No, things haven't become that bad for us. But the mix of hardships such as food rationing, hostile climate, long periods of isolation, and sleepless nights can produce some strange behavior.
First it was the food. Carrying a 10-day supply is no easy chore; you must limit the package of cookies you can carry, for example. My appetite could never be sated. During dinners Nancy would catch me eyeing every spoonful entering her mouth — my share long since wolfed down. Desserts were pre-divided lest I eat all in the blink of an eye, the pause between chews. I'd become jealous of Nancy's milk powder and flour pastes, arguing the exploitation of these precious commodities that in truth no one in their right mind would consume in the first place.

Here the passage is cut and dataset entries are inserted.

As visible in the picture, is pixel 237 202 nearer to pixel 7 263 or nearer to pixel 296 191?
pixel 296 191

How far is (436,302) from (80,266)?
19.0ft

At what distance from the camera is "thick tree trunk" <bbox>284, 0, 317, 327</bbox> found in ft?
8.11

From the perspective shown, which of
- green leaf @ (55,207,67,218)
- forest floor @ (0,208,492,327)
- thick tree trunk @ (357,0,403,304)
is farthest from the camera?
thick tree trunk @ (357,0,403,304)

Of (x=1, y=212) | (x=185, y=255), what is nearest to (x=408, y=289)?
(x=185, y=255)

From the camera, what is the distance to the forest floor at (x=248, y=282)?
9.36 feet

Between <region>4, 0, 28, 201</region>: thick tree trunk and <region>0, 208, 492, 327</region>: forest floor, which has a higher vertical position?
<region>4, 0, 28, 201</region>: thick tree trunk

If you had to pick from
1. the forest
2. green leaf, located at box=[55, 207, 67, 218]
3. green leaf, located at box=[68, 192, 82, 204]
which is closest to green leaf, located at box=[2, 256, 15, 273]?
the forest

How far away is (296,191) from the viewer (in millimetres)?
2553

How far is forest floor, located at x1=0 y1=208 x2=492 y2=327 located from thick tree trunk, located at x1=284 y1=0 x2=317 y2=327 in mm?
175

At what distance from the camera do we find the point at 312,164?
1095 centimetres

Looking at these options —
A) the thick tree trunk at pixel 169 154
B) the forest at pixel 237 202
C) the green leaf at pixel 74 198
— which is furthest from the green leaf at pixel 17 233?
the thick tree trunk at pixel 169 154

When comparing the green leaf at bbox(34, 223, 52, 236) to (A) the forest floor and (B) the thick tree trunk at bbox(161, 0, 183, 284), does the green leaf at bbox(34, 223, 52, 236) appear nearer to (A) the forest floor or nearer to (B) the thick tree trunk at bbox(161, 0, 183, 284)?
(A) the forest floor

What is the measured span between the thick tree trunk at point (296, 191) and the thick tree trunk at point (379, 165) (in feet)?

The road has its own challenges — broken chains, bent derailleurs, busted racks, bad gears ... days when all you do is fix flats. And the wind — you know the wind. Days it howls without respite can quickly carry you to the breaking point. We stand and scream at the top of our lungs, hurling the battery of irritants we have gathered. Thankfully, the wind drowns out most of what we yell.
Nights too bring their own problems — a rock biting your back, the ground just too unlevel, the fabric of the tent smacking and snapping, the chill of night creeping into your bones. All these can keep sleep at bay. It's obvious when one of us wakes without a smile, the eyes half-sealed by invisible weights. It's the start of one of those days.
But the road too eases all pains. When anger arises, a few cranks of the pedals creates enough distance to let things cool. So it's not all sunshine and rainbows on our shoulders, but the travails are our secret sauce, without which even the most transcendent vistas can become bland.